Irish Times view on housing: No time for political caution
Providing cheap State-owned land for developers will not remedy a broken system
Public dismay over the number of homeless families and a shortage of affordable housing has put the Government under pressure.
A lack of detail concerning the powers and responsibilities of the proposed Land Development Agency is a cause for concern. Grandiose declarations that 150,000 new homes will be delivered by the new State agency during the next 20 years fail to impress.
Legislation to establish the agency on a statutory basis has not been published and it appears not a single new home will be completed before 2020. The social and affordable housing content seems to be flexible and there is a worrying dependence on property developers.
Public dismay over the number of homeless families and a shortage of affordable housing has put the Government under pressure. Sinn Féin is expected to submit a motion of no confidence in Minister for Housing Eoghan Murphy when the Dáil resumes. That may account for the rushed announcement of the agency without greater detail. Its social and affordable housing targets have been criticised by Fianna Fáil and Sinn Féin and may struggle to receive Dáil approval.
The cost of sites, driven by wild west-style rezoning decisions and windfall profit making, represents the main dysfunctional element within the housing market. Addressing this issue in 1973, the Kenny report recommended that local authorities should be permitted to acquire agricultural land at a reduced cost for public housing. Successive governments did nothing. More recently, this approach was approved by a joint Oireachtas committee on the Constitution and, last April, was recommended in a report on housing by the National Economic and Social Council.
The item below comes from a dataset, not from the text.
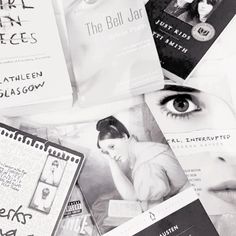 black and white photograph of various books with eyeliners on them, including one woman's face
Broad similarities exist between the NESC report and the Government’s current approach. The Land Development Agency will be encouraged to bypass land-hoarders and speculators and acquire State-owned properties and appropriate sites near transport systems. Compulsory purchase could be used in assembling these sites. And, according to the NESC, it would be “desirable for a public body to purchase brownfield sites and other land in advance of rezoning”.
Sites should be developed on a strictly 'use it or lose it' basis
Having examined housing policies in Europe, the NESC suggested affordability or cost rental should be built into the system, at a level of 30-40 per cent of gross family income. Sites should be developed on a strictly “use it or lose it” basis and a more active land management policy should be pursued. Its proposed rental costs were much lower than those envisaged by Government.
Research at the Department of Public Expenditure found it would be a lot cheaper for the State to build, rather than rent, social housing. Providing cheap State-owned land for developers, as an incentive to provide social and affordable housing on less than half of the available site, will not seriously threaten a broken housing system. There are times when political caution is a virtue. This is not one of them.